EXPERIMENTAL RESULTS
CONCLUSION
Firstly it can be seen that a large enough grid size is required in order to overcome the overheads of parallelisation which on the GPGPU included small amount of compilation time and transfer down the known bottleneck of the PCI connection. Also seen are periodic reductions in performance which are due to loading balancing by the hardware between the number of available cores and the specific number and processing times of individual threads/cells.

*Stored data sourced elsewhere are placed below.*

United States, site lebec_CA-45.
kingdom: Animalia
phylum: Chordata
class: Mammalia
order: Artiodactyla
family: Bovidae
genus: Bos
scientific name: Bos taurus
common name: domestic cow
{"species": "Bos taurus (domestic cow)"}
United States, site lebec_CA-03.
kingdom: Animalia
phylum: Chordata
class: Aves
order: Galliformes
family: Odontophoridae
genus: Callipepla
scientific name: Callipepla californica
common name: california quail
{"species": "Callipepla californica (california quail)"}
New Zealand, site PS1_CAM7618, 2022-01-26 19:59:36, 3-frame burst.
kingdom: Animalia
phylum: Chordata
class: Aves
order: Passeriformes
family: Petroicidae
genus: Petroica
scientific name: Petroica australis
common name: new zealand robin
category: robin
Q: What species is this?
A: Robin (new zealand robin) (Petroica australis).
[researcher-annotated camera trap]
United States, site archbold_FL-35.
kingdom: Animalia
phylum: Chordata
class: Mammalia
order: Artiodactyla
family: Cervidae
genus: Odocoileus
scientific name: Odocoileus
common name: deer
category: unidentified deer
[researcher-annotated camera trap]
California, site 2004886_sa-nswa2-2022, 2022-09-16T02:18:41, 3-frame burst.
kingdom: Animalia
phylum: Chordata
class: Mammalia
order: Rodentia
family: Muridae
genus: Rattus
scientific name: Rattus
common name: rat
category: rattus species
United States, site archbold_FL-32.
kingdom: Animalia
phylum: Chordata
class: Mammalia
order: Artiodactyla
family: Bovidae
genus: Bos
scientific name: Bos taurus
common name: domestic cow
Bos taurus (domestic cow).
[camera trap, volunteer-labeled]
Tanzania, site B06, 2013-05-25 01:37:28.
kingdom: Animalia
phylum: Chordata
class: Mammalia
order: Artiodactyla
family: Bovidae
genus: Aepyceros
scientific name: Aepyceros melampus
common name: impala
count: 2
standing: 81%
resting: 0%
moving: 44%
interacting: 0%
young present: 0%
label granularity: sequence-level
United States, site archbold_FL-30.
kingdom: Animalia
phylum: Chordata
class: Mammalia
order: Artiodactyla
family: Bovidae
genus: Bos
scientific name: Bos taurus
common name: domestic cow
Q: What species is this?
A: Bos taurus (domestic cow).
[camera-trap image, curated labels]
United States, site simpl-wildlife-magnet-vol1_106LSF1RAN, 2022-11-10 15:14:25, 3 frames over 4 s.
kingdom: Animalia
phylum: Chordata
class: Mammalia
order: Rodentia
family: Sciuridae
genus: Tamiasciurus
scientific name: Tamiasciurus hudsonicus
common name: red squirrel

Figures 1 and 2 show a marked difference in performance between the two tested machines, due to the introduction of cache-lined global memory in the Fermi (Machine B) generation of GPGPU's. Local and image memory gain greater speed-ups than global memory alone on Machine A, whereas on Machine B local and image memories are less efficient than global memories due to the more efficient caching and the need to explicitly copy data to the local and image memories. When vectorisation (folding) is applied both global and image memories show an increase in performance. For Machine A, the vectorised image/texture memory performance best, but for Machine B, it is the vectorised global memory that is the top performer. This is due to the more efficient cache-line global memory of the Fermi chip with Machine B.